All cameras are like this - of course you can pay very very close attention to that if you want - me, I rather not. For what and how I shoot. Real AE lock (manual) is just a better solution for my working method. I already knew this but I still wanted to see if it would actually help me someway. Okay 2013 test over - nope doesn't help me a bit.
What about the changing light? Well I am already paying attention to the light - closely. That's what us photographers do isn't it? The session right before this - indoors I was shooting manual. Paying attention to the light - a cloud came between the sun and us… um yep saw the light change instantly and actually just waited a minute - took time to chat until the light came back - then just started shooting again. I am far better at paying attention to what's going on with the subject than what my camera is doing - I just want it to do what I tell it to most of the time. Not because of any righteous bullshit - because it works for me and saves me time in post. If I am shooting manual I can take a look at the first shot in my processing tool of choice. I will be a third off at best. Correct and apply that to the entire set - done.

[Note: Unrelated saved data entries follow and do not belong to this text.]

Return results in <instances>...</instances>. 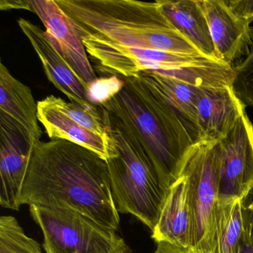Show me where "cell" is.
I'll use <instances>...</instances> for the list:
<instances>
[{
    "label": "cell",
    "instance_id": "obj_16",
    "mask_svg": "<svg viewBox=\"0 0 253 253\" xmlns=\"http://www.w3.org/2000/svg\"><path fill=\"white\" fill-rule=\"evenodd\" d=\"M38 103L32 90L0 63V118L12 123L32 145L41 141Z\"/></svg>",
    "mask_w": 253,
    "mask_h": 253
},
{
    "label": "cell",
    "instance_id": "obj_4",
    "mask_svg": "<svg viewBox=\"0 0 253 253\" xmlns=\"http://www.w3.org/2000/svg\"><path fill=\"white\" fill-rule=\"evenodd\" d=\"M102 110L115 144L106 163L115 207L118 212L134 216L152 231L169 189L146 157Z\"/></svg>",
    "mask_w": 253,
    "mask_h": 253
},
{
    "label": "cell",
    "instance_id": "obj_9",
    "mask_svg": "<svg viewBox=\"0 0 253 253\" xmlns=\"http://www.w3.org/2000/svg\"><path fill=\"white\" fill-rule=\"evenodd\" d=\"M219 144L218 201L240 200L253 186V125L247 112Z\"/></svg>",
    "mask_w": 253,
    "mask_h": 253
},
{
    "label": "cell",
    "instance_id": "obj_24",
    "mask_svg": "<svg viewBox=\"0 0 253 253\" xmlns=\"http://www.w3.org/2000/svg\"><path fill=\"white\" fill-rule=\"evenodd\" d=\"M229 9L241 20L251 23L253 20V0H224Z\"/></svg>",
    "mask_w": 253,
    "mask_h": 253
},
{
    "label": "cell",
    "instance_id": "obj_19",
    "mask_svg": "<svg viewBox=\"0 0 253 253\" xmlns=\"http://www.w3.org/2000/svg\"><path fill=\"white\" fill-rule=\"evenodd\" d=\"M139 75L153 87L175 111L197 143L198 141L197 106L200 88L156 71H146Z\"/></svg>",
    "mask_w": 253,
    "mask_h": 253
},
{
    "label": "cell",
    "instance_id": "obj_18",
    "mask_svg": "<svg viewBox=\"0 0 253 253\" xmlns=\"http://www.w3.org/2000/svg\"><path fill=\"white\" fill-rule=\"evenodd\" d=\"M244 236L240 200L217 203L205 236L193 253H238Z\"/></svg>",
    "mask_w": 253,
    "mask_h": 253
},
{
    "label": "cell",
    "instance_id": "obj_23",
    "mask_svg": "<svg viewBox=\"0 0 253 253\" xmlns=\"http://www.w3.org/2000/svg\"><path fill=\"white\" fill-rule=\"evenodd\" d=\"M244 235L253 240V186L240 199Z\"/></svg>",
    "mask_w": 253,
    "mask_h": 253
},
{
    "label": "cell",
    "instance_id": "obj_10",
    "mask_svg": "<svg viewBox=\"0 0 253 253\" xmlns=\"http://www.w3.org/2000/svg\"><path fill=\"white\" fill-rule=\"evenodd\" d=\"M20 4V9L38 16L48 38L87 85L98 78L75 23L56 0H21Z\"/></svg>",
    "mask_w": 253,
    "mask_h": 253
},
{
    "label": "cell",
    "instance_id": "obj_14",
    "mask_svg": "<svg viewBox=\"0 0 253 253\" xmlns=\"http://www.w3.org/2000/svg\"><path fill=\"white\" fill-rule=\"evenodd\" d=\"M245 108L232 86L200 88L197 106L198 141L223 140L246 112Z\"/></svg>",
    "mask_w": 253,
    "mask_h": 253
},
{
    "label": "cell",
    "instance_id": "obj_25",
    "mask_svg": "<svg viewBox=\"0 0 253 253\" xmlns=\"http://www.w3.org/2000/svg\"><path fill=\"white\" fill-rule=\"evenodd\" d=\"M157 248L154 253H193L189 249L177 247L166 242L157 243Z\"/></svg>",
    "mask_w": 253,
    "mask_h": 253
},
{
    "label": "cell",
    "instance_id": "obj_21",
    "mask_svg": "<svg viewBox=\"0 0 253 253\" xmlns=\"http://www.w3.org/2000/svg\"><path fill=\"white\" fill-rule=\"evenodd\" d=\"M233 68L232 90L245 107L253 108V49Z\"/></svg>",
    "mask_w": 253,
    "mask_h": 253
},
{
    "label": "cell",
    "instance_id": "obj_1",
    "mask_svg": "<svg viewBox=\"0 0 253 253\" xmlns=\"http://www.w3.org/2000/svg\"><path fill=\"white\" fill-rule=\"evenodd\" d=\"M20 204L68 209L112 230L119 229L106 160L68 140L35 145Z\"/></svg>",
    "mask_w": 253,
    "mask_h": 253
},
{
    "label": "cell",
    "instance_id": "obj_13",
    "mask_svg": "<svg viewBox=\"0 0 253 253\" xmlns=\"http://www.w3.org/2000/svg\"><path fill=\"white\" fill-rule=\"evenodd\" d=\"M202 5L217 59L233 67L253 49V29L235 15L224 0H202Z\"/></svg>",
    "mask_w": 253,
    "mask_h": 253
},
{
    "label": "cell",
    "instance_id": "obj_5",
    "mask_svg": "<svg viewBox=\"0 0 253 253\" xmlns=\"http://www.w3.org/2000/svg\"><path fill=\"white\" fill-rule=\"evenodd\" d=\"M82 39L87 54L96 63L99 72L123 78H134L146 71H156L195 83L204 78L209 66L217 61L201 54L131 48L94 35Z\"/></svg>",
    "mask_w": 253,
    "mask_h": 253
},
{
    "label": "cell",
    "instance_id": "obj_12",
    "mask_svg": "<svg viewBox=\"0 0 253 253\" xmlns=\"http://www.w3.org/2000/svg\"><path fill=\"white\" fill-rule=\"evenodd\" d=\"M18 25L39 57L48 81L72 103L85 108L95 106L88 101V85L78 76L45 31L23 18L18 20Z\"/></svg>",
    "mask_w": 253,
    "mask_h": 253
},
{
    "label": "cell",
    "instance_id": "obj_17",
    "mask_svg": "<svg viewBox=\"0 0 253 253\" xmlns=\"http://www.w3.org/2000/svg\"><path fill=\"white\" fill-rule=\"evenodd\" d=\"M159 2L170 23L201 54L219 60L202 0H159Z\"/></svg>",
    "mask_w": 253,
    "mask_h": 253
},
{
    "label": "cell",
    "instance_id": "obj_22",
    "mask_svg": "<svg viewBox=\"0 0 253 253\" xmlns=\"http://www.w3.org/2000/svg\"><path fill=\"white\" fill-rule=\"evenodd\" d=\"M124 84V80L118 76L97 78L88 85V101L95 106L105 104L121 91Z\"/></svg>",
    "mask_w": 253,
    "mask_h": 253
},
{
    "label": "cell",
    "instance_id": "obj_11",
    "mask_svg": "<svg viewBox=\"0 0 253 253\" xmlns=\"http://www.w3.org/2000/svg\"><path fill=\"white\" fill-rule=\"evenodd\" d=\"M34 146L15 125L0 118V204L18 211Z\"/></svg>",
    "mask_w": 253,
    "mask_h": 253
},
{
    "label": "cell",
    "instance_id": "obj_2",
    "mask_svg": "<svg viewBox=\"0 0 253 253\" xmlns=\"http://www.w3.org/2000/svg\"><path fill=\"white\" fill-rule=\"evenodd\" d=\"M123 79L121 91L100 106L169 189L180 178L195 140L175 111L140 75Z\"/></svg>",
    "mask_w": 253,
    "mask_h": 253
},
{
    "label": "cell",
    "instance_id": "obj_20",
    "mask_svg": "<svg viewBox=\"0 0 253 253\" xmlns=\"http://www.w3.org/2000/svg\"><path fill=\"white\" fill-rule=\"evenodd\" d=\"M0 253H42L38 241L26 235L13 216L0 217Z\"/></svg>",
    "mask_w": 253,
    "mask_h": 253
},
{
    "label": "cell",
    "instance_id": "obj_3",
    "mask_svg": "<svg viewBox=\"0 0 253 253\" xmlns=\"http://www.w3.org/2000/svg\"><path fill=\"white\" fill-rule=\"evenodd\" d=\"M81 38H97L131 48L201 54L168 20L160 4L136 0H56ZM203 55V54H201Z\"/></svg>",
    "mask_w": 253,
    "mask_h": 253
},
{
    "label": "cell",
    "instance_id": "obj_15",
    "mask_svg": "<svg viewBox=\"0 0 253 253\" xmlns=\"http://www.w3.org/2000/svg\"><path fill=\"white\" fill-rule=\"evenodd\" d=\"M152 232V238L156 243H169L185 249L193 247L195 223L186 176H180L170 187L158 223Z\"/></svg>",
    "mask_w": 253,
    "mask_h": 253
},
{
    "label": "cell",
    "instance_id": "obj_7",
    "mask_svg": "<svg viewBox=\"0 0 253 253\" xmlns=\"http://www.w3.org/2000/svg\"><path fill=\"white\" fill-rule=\"evenodd\" d=\"M38 120L51 140H65L107 160L115 151L109 126L100 106L83 107L48 96L38 103Z\"/></svg>",
    "mask_w": 253,
    "mask_h": 253
},
{
    "label": "cell",
    "instance_id": "obj_26",
    "mask_svg": "<svg viewBox=\"0 0 253 253\" xmlns=\"http://www.w3.org/2000/svg\"><path fill=\"white\" fill-rule=\"evenodd\" d=\"M238 253H253V240L243 236Z\"/></svg>",
    "mask_w": 253,
    "mask_h": 253
},
{
    "label": "cell",
    "instance_id": "obj_6",
    "mask_svg": "<svg viewBox=\"0 0 253 253\" xmlns=\"http://www.w3.org/2000/svg\"><path fill=\"white\" fill-rule=\"evenodd\" d=\"M46 253H134L117 231L68 209L30 206Z\"/></svg>",
    "mask_w": 253,
    "mask_h": 253
},
{
    "label": "cell",
    "instance_id": "obj_8",
    "mask_svg": "<svg viewBox=\"0 0 253 253\" xmlns=\"http://www.w3.org/2000/svg\"><path fill=\"white\" fill-rule=\"evenodd\" d=\"M187 177L195 223V250L205 236L211 214L218 203L220 176L219 142L201 140L186 155L180 176Z\"/></svg>",
    "mask_w": 253,
    "mask_h": 253
}]
</instances>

Now real quick let's jump to the other side of the fence of things that do help. You know I absolutely love working in Apple Aperture right? Well I do. I hate Lightroom - I never use it to do my selects, metadata, etc. but… ACR does have a lot of things going for it depending on the situation. Local adjustment implementation for one - more on that some other day. Here I used Lightroom for this set entirely because it works. Specifically this set is a mess due to barrel distortion of my 50mm 1.4G. With strong verticals all the way to the edge lens correction is a god send - especially with lens profiles where I don't have to do anything. So I will use Lightroom ACR on this set. Done.
The point is to absolutely have some sort of working method that you can use repeatably, reliably, where you know what the hell you are doing. Changing that up willy-nilly every time you make pictures leads nowhere - a good baseline on how you work is the cure to most screw-ups and fumbling and bumbling and surprises (bad ones). Exploring other working methods and taking a look at how they might work for you is also not a bad idea - not every time you shoot but here and there… Same goes for tools. Whatever works.